The National Employers Association of SA is opposed to proposed changes to transport regulations. File image.
Image: KATHERINE MUICK/SUNDAY TIMES

The National Employers Association of South Africa (Neasa) is opposing the transport department’s proposed amendments to regulations, which include banning foreign drivers who do not have a valid SA Professional Drivers Permit (PDP) from driving a vehicle registered in the country.

The department published the proposed changes in the government gazette last month.

According to the draft amendments, a foreign driver may only drive a vehicle registered in the country where the PDP was issued.

“The purpose of this amendment, ostensibly, is to reduce the number of foreign drivers of vehicles in the South African transport industry,” Neasa said in a statement.

“This desire, supposedly, emanates from the violence the transport industry has been experiencing over the last number of years and which was allegedly due to the dissatisfaction of certain 'terror' organisations with the number of foreign drivers of South African vehicles.”

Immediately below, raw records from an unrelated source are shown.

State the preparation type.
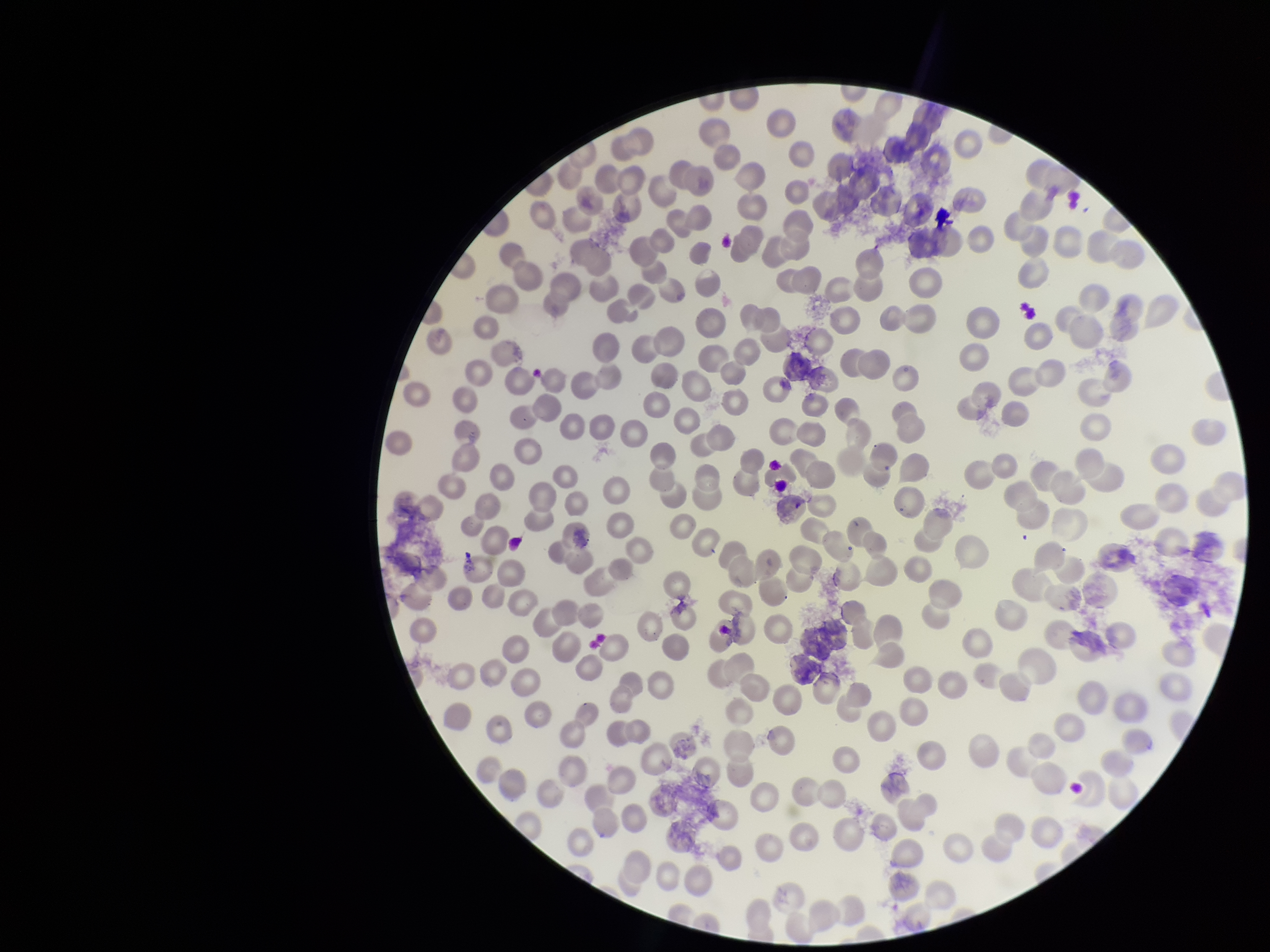

It is a thin blood smear.

red blood cell count = 252
image size = 1270×952 pixels
parasitized red blood cell count = 0
parasitized red blood cells = none seen
field of view = single
stain = Giemsa
patient malaria status = negative
capture = smartphone photograph through the microscope eyepiece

Neasa said the proposed changes would force employers to immediately dismiss all foreign drivers now lawfully in their employ.

This, the organisation said, would be an infringement of the constitutional right to fair labour practices, which also extends to foreigners.

“Employers generally employ foreigners as it reduces delays at border controls where cross-border transportation takes place. The banning of foreign drivers will lead to longer standing times, less turnover and less income for the economy.”

Neasa said some countries might adopt the same approach to SA drivers in retaliation to the proposed changes.

“On this premise, it is clear that these amendments will not achieve what they set out to do and will cause immeasurable harm to employers, the economy, collective bargaining and international relations.”